With closer water supplies, women have more time in the domestic setting. At home, the extra time allows women to better take care of their families and to improve the overall health and nutrition of their families. With improved health, these families can work together to develop their communities and improve their futures and improve the lives of those in future generations.

With the added time, women are given more opportunities to work outside of the home to bring in extra income for their families. This extra income can be used to improve the lives of her and her family by providing them with better financial access to medical treatments, education, and to food other than the food produced by the family farm, which can provide a much more balanced diet for her family and improve their overall health.

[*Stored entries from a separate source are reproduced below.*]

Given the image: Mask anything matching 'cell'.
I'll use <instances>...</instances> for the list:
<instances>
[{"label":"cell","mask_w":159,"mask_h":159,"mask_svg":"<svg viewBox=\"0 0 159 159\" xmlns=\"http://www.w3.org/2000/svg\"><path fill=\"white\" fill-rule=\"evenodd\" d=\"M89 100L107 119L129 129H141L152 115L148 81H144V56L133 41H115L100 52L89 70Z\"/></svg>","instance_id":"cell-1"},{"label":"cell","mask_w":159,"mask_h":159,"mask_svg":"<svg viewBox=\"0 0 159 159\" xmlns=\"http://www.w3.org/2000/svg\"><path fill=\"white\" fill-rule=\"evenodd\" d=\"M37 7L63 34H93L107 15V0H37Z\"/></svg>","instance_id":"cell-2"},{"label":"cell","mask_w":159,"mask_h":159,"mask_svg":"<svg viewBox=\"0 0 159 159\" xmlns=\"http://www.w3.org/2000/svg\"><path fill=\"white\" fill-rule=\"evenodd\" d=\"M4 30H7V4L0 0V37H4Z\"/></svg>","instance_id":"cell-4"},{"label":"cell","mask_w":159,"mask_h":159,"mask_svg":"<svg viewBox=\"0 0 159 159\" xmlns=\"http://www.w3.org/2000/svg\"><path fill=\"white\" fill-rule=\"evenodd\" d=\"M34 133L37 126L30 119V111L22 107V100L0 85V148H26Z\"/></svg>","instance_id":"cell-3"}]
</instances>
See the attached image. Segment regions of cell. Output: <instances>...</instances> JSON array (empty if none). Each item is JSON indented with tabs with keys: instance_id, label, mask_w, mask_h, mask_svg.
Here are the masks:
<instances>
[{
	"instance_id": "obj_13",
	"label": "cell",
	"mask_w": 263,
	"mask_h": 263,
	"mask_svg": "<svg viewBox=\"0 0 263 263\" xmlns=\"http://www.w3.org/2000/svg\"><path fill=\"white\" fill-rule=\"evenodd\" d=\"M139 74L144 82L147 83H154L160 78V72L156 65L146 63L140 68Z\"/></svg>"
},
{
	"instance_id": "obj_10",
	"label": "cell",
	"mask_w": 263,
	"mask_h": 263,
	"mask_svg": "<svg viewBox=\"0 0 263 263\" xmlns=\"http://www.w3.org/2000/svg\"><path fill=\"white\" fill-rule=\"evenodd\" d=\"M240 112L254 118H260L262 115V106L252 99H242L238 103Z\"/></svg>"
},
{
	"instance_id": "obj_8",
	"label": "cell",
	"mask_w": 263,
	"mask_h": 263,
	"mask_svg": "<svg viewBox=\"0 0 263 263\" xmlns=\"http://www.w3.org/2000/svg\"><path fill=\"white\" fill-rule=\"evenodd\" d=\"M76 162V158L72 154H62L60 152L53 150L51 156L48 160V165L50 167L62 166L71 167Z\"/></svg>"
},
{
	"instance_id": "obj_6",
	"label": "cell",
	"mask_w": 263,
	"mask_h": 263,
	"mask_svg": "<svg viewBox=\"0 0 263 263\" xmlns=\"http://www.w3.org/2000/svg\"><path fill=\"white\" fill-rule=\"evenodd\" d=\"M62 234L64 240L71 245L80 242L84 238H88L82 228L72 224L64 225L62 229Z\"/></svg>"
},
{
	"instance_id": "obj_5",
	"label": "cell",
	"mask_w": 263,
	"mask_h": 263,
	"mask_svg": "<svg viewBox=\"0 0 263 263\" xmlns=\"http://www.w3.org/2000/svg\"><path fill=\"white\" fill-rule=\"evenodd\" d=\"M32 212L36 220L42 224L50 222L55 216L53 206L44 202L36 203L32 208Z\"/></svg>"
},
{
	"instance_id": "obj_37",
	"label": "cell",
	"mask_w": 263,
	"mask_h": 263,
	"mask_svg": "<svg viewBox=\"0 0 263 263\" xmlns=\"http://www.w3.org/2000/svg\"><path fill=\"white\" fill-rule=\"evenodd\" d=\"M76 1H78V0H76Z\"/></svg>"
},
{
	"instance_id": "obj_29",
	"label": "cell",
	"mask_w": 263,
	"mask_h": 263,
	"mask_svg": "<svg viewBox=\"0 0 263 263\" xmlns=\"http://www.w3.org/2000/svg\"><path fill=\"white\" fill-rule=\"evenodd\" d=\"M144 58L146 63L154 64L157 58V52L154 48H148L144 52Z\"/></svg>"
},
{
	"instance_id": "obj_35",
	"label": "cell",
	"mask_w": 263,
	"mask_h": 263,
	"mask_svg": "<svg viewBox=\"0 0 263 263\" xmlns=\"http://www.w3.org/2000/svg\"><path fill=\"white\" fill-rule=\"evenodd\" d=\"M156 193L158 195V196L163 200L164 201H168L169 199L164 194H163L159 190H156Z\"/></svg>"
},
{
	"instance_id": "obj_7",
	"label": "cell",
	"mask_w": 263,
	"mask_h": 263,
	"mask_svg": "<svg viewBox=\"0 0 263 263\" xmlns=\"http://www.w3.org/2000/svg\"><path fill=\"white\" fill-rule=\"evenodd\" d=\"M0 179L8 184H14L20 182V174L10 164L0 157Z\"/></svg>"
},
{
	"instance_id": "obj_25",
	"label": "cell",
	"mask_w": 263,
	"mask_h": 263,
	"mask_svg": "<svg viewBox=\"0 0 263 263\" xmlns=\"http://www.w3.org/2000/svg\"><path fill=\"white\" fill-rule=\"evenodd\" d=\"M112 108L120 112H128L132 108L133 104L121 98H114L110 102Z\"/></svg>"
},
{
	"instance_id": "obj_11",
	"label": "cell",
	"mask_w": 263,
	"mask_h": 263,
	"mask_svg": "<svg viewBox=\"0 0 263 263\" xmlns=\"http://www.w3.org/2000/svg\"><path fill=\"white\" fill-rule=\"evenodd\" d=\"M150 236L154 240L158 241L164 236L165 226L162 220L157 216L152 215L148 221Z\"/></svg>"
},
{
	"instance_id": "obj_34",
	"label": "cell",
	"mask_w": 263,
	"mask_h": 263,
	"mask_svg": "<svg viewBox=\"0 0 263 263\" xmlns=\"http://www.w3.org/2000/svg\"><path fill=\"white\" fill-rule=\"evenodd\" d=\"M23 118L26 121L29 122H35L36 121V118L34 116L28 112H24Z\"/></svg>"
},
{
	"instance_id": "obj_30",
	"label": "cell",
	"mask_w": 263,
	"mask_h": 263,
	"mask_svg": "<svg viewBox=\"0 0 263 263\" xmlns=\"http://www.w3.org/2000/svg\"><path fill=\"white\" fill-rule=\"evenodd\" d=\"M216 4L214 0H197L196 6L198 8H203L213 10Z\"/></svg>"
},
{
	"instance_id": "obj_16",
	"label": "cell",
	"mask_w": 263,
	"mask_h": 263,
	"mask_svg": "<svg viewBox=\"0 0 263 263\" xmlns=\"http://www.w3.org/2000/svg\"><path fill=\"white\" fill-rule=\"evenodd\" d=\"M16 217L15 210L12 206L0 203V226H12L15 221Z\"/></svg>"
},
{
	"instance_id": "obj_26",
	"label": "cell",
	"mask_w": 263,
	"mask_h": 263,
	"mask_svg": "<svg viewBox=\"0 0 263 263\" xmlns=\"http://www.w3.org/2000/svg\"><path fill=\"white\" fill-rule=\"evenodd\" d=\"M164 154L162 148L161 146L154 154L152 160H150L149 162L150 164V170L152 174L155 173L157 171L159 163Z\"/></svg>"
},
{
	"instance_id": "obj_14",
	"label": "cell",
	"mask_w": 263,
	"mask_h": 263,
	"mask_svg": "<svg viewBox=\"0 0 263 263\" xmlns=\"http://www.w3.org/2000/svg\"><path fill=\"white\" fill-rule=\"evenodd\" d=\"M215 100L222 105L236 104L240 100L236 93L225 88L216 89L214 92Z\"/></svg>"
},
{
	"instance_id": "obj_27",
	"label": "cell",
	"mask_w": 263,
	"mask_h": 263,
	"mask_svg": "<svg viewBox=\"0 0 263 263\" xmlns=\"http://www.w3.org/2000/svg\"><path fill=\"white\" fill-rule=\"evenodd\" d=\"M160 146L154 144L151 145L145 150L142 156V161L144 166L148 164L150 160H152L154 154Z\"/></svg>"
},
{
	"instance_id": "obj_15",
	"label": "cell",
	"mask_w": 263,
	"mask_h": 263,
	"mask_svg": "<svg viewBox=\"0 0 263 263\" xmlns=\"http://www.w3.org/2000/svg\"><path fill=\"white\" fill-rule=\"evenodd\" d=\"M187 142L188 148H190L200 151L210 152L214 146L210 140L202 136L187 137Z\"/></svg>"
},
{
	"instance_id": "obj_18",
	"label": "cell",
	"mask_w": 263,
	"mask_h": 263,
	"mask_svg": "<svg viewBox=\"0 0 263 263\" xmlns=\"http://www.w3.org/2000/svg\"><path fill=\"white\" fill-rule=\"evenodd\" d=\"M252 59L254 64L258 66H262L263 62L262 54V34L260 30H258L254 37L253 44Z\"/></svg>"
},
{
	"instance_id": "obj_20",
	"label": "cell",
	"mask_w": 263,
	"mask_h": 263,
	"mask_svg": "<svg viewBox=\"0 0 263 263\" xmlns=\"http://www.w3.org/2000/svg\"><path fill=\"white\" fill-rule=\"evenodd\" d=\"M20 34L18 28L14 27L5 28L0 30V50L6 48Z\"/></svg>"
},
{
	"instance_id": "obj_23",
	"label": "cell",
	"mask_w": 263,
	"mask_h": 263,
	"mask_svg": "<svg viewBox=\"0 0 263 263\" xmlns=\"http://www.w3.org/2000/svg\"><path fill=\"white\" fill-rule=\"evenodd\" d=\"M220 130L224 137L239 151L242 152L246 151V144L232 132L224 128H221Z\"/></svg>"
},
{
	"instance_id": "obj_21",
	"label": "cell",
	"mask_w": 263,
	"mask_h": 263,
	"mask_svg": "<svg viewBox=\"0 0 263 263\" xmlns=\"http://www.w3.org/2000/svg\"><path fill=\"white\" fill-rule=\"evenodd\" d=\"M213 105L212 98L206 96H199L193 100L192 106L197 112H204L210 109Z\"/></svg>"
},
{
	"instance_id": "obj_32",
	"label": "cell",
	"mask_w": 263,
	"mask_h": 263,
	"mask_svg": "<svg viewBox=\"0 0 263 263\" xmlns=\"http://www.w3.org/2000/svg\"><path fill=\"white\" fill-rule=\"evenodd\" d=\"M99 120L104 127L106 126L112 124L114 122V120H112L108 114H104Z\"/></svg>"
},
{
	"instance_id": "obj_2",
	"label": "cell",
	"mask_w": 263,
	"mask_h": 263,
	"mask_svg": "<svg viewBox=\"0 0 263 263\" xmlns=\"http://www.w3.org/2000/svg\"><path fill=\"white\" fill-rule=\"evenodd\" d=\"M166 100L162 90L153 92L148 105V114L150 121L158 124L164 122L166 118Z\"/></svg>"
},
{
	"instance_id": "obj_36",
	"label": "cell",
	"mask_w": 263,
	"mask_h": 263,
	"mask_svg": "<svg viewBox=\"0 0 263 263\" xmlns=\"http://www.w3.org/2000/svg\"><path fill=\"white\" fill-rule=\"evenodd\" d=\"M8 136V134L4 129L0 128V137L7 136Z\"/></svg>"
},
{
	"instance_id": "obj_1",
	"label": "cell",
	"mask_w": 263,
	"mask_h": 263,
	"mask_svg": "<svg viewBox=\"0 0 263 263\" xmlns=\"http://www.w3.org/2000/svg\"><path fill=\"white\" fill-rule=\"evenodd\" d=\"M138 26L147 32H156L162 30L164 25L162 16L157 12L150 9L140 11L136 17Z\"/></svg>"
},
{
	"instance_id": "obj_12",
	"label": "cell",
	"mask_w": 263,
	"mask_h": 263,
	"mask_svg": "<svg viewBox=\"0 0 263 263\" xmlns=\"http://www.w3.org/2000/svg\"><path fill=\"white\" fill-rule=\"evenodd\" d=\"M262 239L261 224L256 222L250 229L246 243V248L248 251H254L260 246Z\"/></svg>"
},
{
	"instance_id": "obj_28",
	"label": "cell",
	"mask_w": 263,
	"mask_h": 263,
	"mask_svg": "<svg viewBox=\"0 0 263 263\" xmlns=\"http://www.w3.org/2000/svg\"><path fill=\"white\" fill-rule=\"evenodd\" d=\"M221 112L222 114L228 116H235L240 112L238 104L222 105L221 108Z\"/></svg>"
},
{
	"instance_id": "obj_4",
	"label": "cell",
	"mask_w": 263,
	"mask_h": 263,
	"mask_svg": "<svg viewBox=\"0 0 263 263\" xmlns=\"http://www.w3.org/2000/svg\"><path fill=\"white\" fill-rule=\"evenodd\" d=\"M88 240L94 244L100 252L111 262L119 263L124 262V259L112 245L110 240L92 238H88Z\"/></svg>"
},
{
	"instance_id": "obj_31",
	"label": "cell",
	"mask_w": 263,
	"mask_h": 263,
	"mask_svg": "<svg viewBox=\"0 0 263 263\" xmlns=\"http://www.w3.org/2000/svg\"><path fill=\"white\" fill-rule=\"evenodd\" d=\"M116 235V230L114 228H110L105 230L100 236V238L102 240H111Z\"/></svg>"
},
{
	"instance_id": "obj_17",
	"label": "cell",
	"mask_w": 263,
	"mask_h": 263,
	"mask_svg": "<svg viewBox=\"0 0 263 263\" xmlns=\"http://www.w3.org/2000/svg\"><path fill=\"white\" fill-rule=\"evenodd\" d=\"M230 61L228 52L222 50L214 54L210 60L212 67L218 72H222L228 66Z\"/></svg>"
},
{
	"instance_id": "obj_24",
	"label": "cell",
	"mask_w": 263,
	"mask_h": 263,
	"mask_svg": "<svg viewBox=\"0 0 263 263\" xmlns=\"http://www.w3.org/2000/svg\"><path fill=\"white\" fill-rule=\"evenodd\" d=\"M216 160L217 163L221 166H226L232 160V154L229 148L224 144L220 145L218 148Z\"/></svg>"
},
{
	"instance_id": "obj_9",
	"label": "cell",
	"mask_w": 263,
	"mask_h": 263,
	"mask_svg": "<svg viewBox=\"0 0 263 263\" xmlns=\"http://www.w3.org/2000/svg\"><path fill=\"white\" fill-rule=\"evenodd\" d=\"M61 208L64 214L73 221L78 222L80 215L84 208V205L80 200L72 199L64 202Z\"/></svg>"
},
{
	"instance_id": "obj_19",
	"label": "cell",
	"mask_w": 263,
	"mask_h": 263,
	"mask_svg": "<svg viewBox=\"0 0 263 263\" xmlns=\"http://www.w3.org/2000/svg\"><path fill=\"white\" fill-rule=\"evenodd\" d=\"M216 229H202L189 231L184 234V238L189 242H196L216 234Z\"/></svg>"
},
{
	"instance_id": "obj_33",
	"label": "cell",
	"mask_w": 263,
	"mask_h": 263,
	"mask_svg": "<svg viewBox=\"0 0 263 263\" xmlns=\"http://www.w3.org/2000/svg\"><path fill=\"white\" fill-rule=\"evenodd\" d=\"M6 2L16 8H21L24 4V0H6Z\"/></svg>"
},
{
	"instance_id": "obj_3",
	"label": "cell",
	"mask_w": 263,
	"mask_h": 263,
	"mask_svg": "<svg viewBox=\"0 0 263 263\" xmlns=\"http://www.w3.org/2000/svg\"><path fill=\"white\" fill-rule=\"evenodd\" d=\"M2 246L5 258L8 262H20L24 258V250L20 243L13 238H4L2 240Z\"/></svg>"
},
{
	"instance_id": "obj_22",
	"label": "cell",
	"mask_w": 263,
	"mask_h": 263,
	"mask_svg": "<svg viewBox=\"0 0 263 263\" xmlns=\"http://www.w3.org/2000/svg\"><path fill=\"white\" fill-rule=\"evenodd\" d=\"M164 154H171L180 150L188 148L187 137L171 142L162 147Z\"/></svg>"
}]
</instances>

The Water Project is helping empower women to bring their communities out of poverty by providing close, clean water supplies to developing communities. The Water Project builds and repairs wells in locations, such as schools, that are central to the community in need. Through the use of these wells, women can spend less time collecting water and have more time to have jobs, get an education and take care of domestic duties.

References:

 
"Girls' Education." The World Bank. N.p., n.d. Web. 30 Oct. 2010. 
<http://web.worldbank.org/WBSITE/EXTERNAL/TOPICS/EXTEDUCATION/  0,,contentMDK:20298916~menuPK:617572~pagePK:148956~piPK:216618~theSitePK:282386,00.html>.
 
"Oloile Secondary School: Changing Lives - One Girl at a Time." The Water Project. N.p., 2009. 
Web. 30 Oct. 2010. <http://thewaterproject.org/community/projects/kenya/oloile-secondary-school>.
 
"Water." WaterAid USA. N.p., n.d. Web. 30 Oct. 2010. 
               <http://www.wateraidamerica.org/what_we_do/the_need/water.aspx>.
 
The Water Project. N.p., n.d. Web. 30 Oct. 2010. <http://thewaterproject.org/>. 

"Women's Empowerment." CARE. N.p., n.d. Web. 30 Oct. 2010.